### Records for the exercise:

============================================================

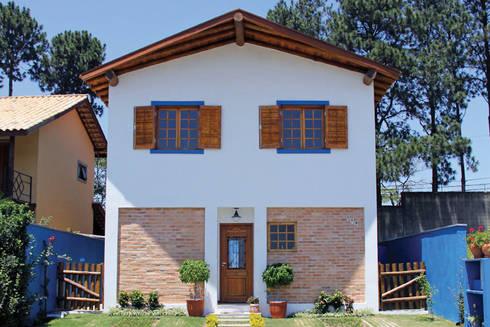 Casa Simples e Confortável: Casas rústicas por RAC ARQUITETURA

============================================================

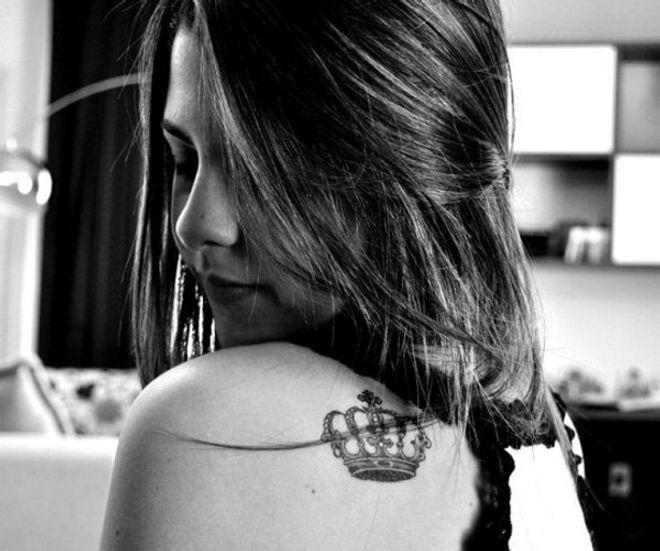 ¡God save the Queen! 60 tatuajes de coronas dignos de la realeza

============================================================

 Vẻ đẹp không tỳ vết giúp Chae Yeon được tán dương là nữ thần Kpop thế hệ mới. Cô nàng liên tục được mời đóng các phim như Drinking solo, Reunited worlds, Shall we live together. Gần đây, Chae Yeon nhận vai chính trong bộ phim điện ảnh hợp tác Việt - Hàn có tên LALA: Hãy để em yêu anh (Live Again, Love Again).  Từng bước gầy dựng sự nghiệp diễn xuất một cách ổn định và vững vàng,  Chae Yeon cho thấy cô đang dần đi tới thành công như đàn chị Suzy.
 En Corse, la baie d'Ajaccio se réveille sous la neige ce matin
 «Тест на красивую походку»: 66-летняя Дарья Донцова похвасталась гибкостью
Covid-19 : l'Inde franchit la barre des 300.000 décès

============================================================

### Your task:
Going down the listing above, begin printing at the line with "En Corse, la" and finish with the line with "Covid-19 : l'Inde", exactly as they appear.

### Solution to the problem:
 En Corse, la baie d'Ajaccio se réveille sous la neige ce matin
 «Тест на красивую походку»: 66-летняя Дарья Донцова похвасталась гибкостью
Covid-19 : l'Inde franchit la barre des 300.000 décès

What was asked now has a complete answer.